Entrei no apartamento e vi um bilhete na televisão, minha mãe tinha saído e a chave estava em cima da mesa. Liguei a televisão em um desses canais bobinhos de culinária (que eu adoro) para espairecer e deitei no sofá. Estava passando uma competição de cupcakes, então deixei o controle em cima de uma mesinha e fui pegar uma garrafa d'Água e gomas de mascar sabor menta na cozinha. Estava mais ou menos na metade do caminho de volta para o sofá quando a campainha tocou.

Abri a porta e dei de cara com um garoto, mais ou menos da minha idade. Os cabelos dele eram castanhos, mas quando ele moveu a cabeça os fios tomaram um tom mais claro. Os olhos mudavam de cor, como os cabelos, de início eram castanho claros depois eram de um tom escuro e sombrio. Ele era forte e tinha os dentes brancos e alinhados — como reparei quando ele falou.

— Bom dia — ele disse, com a voz firme.

— É, pra você também.

Ele estendeu a mão e se apresentou:

— Meu nome é Christian, eu me mudei para o andar de cima e conheci a Dona Marta no elevador... ela disse que morava aqui.

— Ah, ela é minha mãe — falei, ao apertar a mão dele, com relutância.

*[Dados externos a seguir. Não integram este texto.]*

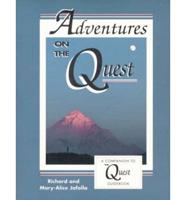 Adventures on the Quest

— Eu queria agradecer pela ajuda com o Romeu, meu gato, ela está aqui?

— Você tem um gato?

— Tenho sim, ele pulou em uma caixa com talheres ontem enquanto eu arrumava as coisas da mudança e machucou a pata em uma faca, então eu vim aqui pedir o celular emprestado e ela disse que podia ajudar por ser veterinária e tal...

— Ah... você não tem celular? — perguntei.

— Tenho — ele sorriu —, mas não consigo achar com todas aquelas caixas...

Assenti e fiquei em silêncio.

— Você não sabe nenhum lugar onde eu posso tomar café aqui no bairro, não? — prosseguiu ele. — Ainda não tive tempo de ir no mercado e não aguento mais comer barras de cereal.

— Você viu o Temporal, a espécie de lanchonete, karaokê e suqueria que tem aqui em frente? — expliquei e ele assentiu — É um ótimo lugar.

Ele agradeceu e fez menção de ir embora, mas eu perguntei se ele não queria tomar o café da manhã comigo, já que eu não comi nada na Ana. O convidei mais por educação do que por vontade de ter uma companhia, mas ele aceitou e nós tomamos café na sala, nos divertindo ao ver desenhos animados.

— Ainda não sei seu nome — ele disse, já de saída.

— Alice.

Ele sorriu e me deu um beijo no rosto.

— Nos esbarramos depois, Alice... Se precisar de qualquer coisa, você sabe onde eu moro.

Assenti e fechei a porta. Fiquei um tempo pensativa, mas a verdade era que eu tinha gostado de conhecer alguém como ele... que não sabia nada sobre mim.